Der erste Job ist der nächste große Schritt für dich als frischgebackener Hochschulabsolvent. Du stellst dir die Frage, ob vielleicht ein Traineeship zu dir passen würde und suchst nach dem perfekten Job, um endlich dein gesamtes Wissen aus der Uni im Berufsleben anwenden zu können? Wie du den Berufseinstieg nach dem Studium am besten meisterst, haben wir in einem separaten Artikel für dich nochmal festgehalten. Wie du dich auf den Job dann auch bewirbst, zeigen wir dir hier.

Die Bewerbung um eine Stelle als Trainee oder Berufseinsteiger ist allerdings gar nicht so einfach und du musst auf einige Dinge achten. Wenn du bisher noch wenig Erfahrung beim Erstellen eines Lebenslaufs oder eines Motivationsschreibens hast, kann so einiges schief gehen. Damit dir das nicht passiert, helfen wir dir mit dieser Anleitung, alles richtig zu machen. Dann klappt es auch sicher mit deinem anstehenden Berufseinstieg!
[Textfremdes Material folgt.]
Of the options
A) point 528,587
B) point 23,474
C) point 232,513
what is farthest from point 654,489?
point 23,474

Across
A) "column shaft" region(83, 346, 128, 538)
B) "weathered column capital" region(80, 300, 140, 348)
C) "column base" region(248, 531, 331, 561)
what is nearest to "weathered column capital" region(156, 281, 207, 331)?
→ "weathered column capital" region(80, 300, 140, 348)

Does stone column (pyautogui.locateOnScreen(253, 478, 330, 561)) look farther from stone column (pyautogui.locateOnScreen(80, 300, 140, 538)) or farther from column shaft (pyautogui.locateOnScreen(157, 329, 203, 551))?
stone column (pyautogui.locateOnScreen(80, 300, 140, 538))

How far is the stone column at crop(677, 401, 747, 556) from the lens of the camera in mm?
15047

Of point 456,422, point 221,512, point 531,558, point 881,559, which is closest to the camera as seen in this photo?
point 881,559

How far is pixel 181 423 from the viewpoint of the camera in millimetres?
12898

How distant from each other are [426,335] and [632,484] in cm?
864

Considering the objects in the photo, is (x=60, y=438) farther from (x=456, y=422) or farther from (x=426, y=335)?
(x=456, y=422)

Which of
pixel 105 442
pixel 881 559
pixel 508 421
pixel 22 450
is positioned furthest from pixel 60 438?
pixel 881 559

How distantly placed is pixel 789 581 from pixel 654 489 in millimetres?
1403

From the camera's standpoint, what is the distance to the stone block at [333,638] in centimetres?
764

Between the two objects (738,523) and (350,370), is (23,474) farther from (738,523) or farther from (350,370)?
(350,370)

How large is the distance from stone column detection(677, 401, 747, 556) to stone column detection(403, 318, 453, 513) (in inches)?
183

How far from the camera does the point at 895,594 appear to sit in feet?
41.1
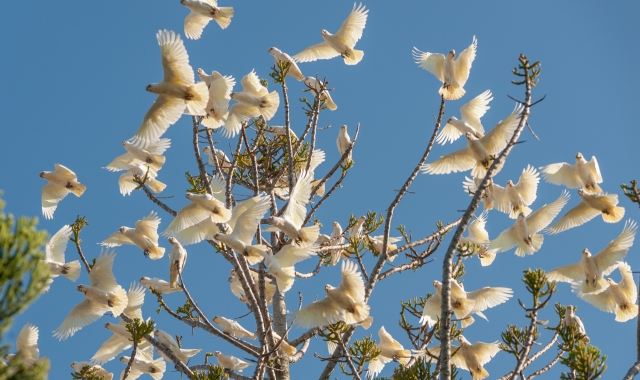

Ein Schritt vor dem Antreten deines Jobs oder Trainees musst du höchstwahrscheinlich ein Bewerbungsgespräch antreten. Das sollte mit einer frühzeitigen Vorbereitung jedoch ein Klacks für dich sein. Wir haben dir eine Checkliste zusammengestellt, die die wichtigsten Punkte für dich zum Üben beinhaltet.

 

Das Bewerbungsschreiben für den Berufseinstieg

Am Anfang einer Bewerbung steht immer das Anschreiben. Darin erläuterst du dein Anliegen und gibst dem Personaler einen ersten groben Überblick über deine Bewerbungsunterlagen. Für ihn sind die ersten Sekunden entscheidend, da er mit einem Blick auf das Format, die Struktur und die ersten Sätze schon aussortiert und abwägt, ob du für die Anstellung in Frage kommst oder nicht. Du fragst dich jetzt sicher: “Hilfe! Wie mache ich das am besten?” Keine Panik, wir helfen dir dabei.

Aufbau und Form eines Bewerbungsschreibens für den Berufseinstieg

Bei den gängigsten Bewerbungen kannst du dich an einer universelle Grundstruktur orientieren. Wenn du also deine Bewerbung mit Word anstatt einfach mit Campusjäger erstellen möchtest, solltest du auf folgende Gliederung achten.

  • Anschreiben
    • Eigene Kontaktdaten
    • Daten des Empfängers
    • Betreff
    • Einleitung
  • Hauptteil
    • Motivation
    • Qualifikation
  • Schlussteil

Das Anschreiben

Kontaktdaten

Du beginnst zuerst mit deinen eigenen Kontaktdaten und die deines Adressaten. Diese Formalität ist für die spätere Kontaktaufnahme sowie die richtige Zustellung an deinen Ansprechpartner wichtig. Auch bei E-Mail-Bewerbungen gehören die Personalien dazu, obwohl diese paradoxerweise nicht relevant sind.

Tipp: Versuche immer einen passenden Adressaten herauszufinden. Oft ist dieser auf der Website des Unternehmens vermerkt oder du rufst einfach an und man wird dir sicher Auskunft geben. Wenn du nach dem Telefonat dann deinen Adressaten hast, ist es auch sinnvoll, deinen Anruf im Anschreiben zu erwähnen (z.B: Wie telefonisch vereinbart…).

Der Personaler, der deine Bewerbung in die Hände bekommt, fühlt sich dadurch persönlich angesprochen, wenn du ihn mit seinem Namen kontaktierst. Logisch, oder?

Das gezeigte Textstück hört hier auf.